Au-delà de la candidature, Solférino semble surtout concentré sur les accords, électoraux et programmatiques, avec leurs alliés écolos. Artisan des Assises de la transformation sociale de 1994, prélude à l'époque de la gauche plurielle, Jean-Christophe Cambadélis confie sa vision des négociations PS/écolos pour 2012: «A la base, nous étions preneurs d'un triptyque “contrat de gouvernement – candidat unique au premier tour – groupe parlementaire écologiste”. Ils veulent se compter, donc la voie est plus complexe: il faut que chacun s'affirme puis se rassemble. Ce qui ferme la porte à un accord de gouvernement dévoilé avant le premier tour.»
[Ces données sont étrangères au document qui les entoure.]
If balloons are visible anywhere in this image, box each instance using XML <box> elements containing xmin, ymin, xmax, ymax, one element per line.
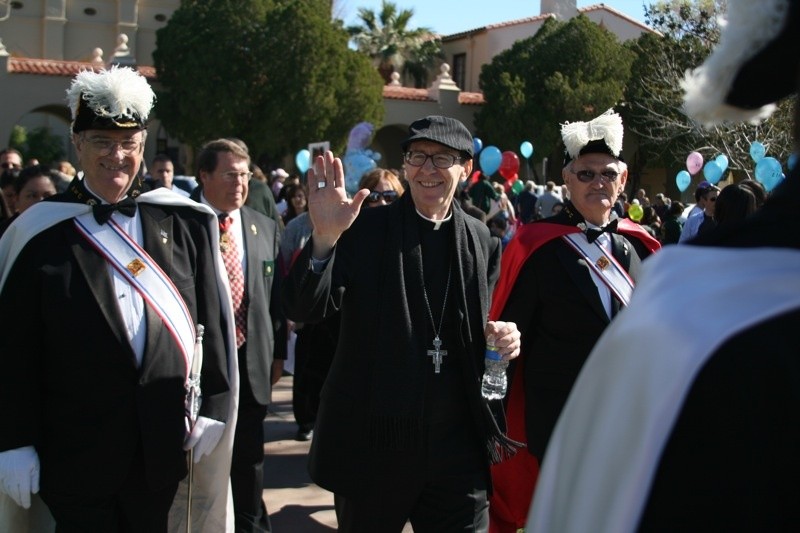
<box><xmin>295</xmin><ymin>122</ymin><xmax>796</xmax><ymax>220</ymax></box>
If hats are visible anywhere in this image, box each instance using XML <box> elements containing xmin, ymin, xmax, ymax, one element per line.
<box><xmin>276</xmin><ymin>169</ymin><xmax>288</xmax><ymax>178</ymax></box>
<box><xmin>682</xmin><ymin>0</ymin><xmax>800</xmax><ymax>129</ymax></box>
<box><xmin>561</xmin><ymin>107</ymin><xmax>632</xmax><ymax>168</ymax></box>
<box><xmin>66</xmin><ymin>60</ymin><xmax>158</xmax><ymax>130</ymax></box>
<box><xmin>404</xmin><ymin>115</ymin><xmax>474</xmax><ymax>160</ymax></box>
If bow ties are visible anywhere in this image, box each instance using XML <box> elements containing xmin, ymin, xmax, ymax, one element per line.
<box><xmin>587</xmin><ymin>219</ymin><xmax>618</xmax><ymax>244</ymax></box>
<box><xmin>92</xmin><ymin>196</ymin><xmax>137</xmax><ymax>226</ymax></box>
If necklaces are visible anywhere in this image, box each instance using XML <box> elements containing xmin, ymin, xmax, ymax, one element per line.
<box><xmin>424</xmin><ymin>267</ymin><xmax>451</xmax><ymax>373</ymax></box>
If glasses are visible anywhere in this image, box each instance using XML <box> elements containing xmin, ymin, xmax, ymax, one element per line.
<box><xmin>703</xmin><ymin>196</ymin><xmax>719</xmax><ymax>202</ymax></box>
<box><xmin>365</xmin><ymin>191</ymin><xmax>398</xmax><ymax>203</ymax></box>
<box><xmin>209</xmin><ymin>172</ymin><xmax>252</xmax><ymax>184</ymax></box>
<box><xmin>404</xmin><ymin>150</ymin><xmax>461</xmax><ymax>170</ymax></box>
<box><xmin>76</xmin><ymin>133</ymin><xmax>145</xmax><ymax>159</ymax></box>
<box><xmin>570</xmin><ymin>168</ymin><xmax>624</xmax><ymax>183</ymax></box>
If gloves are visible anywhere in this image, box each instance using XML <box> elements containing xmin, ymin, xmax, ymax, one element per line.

En accord avec le point de vue de Daniel Cohn-Bendit (voulant un «contrat de partenariat autour de 20 propositions») comme avec celui de Jean-Vincent Placé (plaidant pour de «nouvelles Assises de la transformation, mais cette fois-ci écologistes et sociales»), «Camba» prolonge son cours de stratégie expliqué à la presse: «Le pragmatisme nous oblige donc à définir un espace d'échanges, de confrontations et de convergences. Les discussions ne seront pas conclusives, mais elles devront faciliter les négociations d'entre-deux tours, pour aboutir à un programme qui ne sera pas maximum, mais qui prendra la forme d'un partenariat autour d'une grosse dizaine de points forts.»
Claude Bartolone appelle lui aussi à «ne pas être petits bras» et à «mettre en œuvre un accord de gouvernement qui ne se brise pas sur le vote du premier budget». D'après lui, «même sur les points qui fâchent, il vaudra mieux afficher d'emblée nos divergences, plutôt que de pisser de la copie incompréhensible, comme on a pu le faire par le passé».
Quant aux accords électoraux pour les législatives, les responsables socialistes se contentent d'évoquer «un groupe» (à partir de 15 députés), quand ceux des Verts et d'Europe-Ecologie martèlent leur objectif d'«au moins 50 députés». Pour le coup, la négociation sera conclue bien avant le premier tour. Et, au contraire d'attributions ministérielles, le score d'Eva Joly ne devrait pas y changer grand-chose.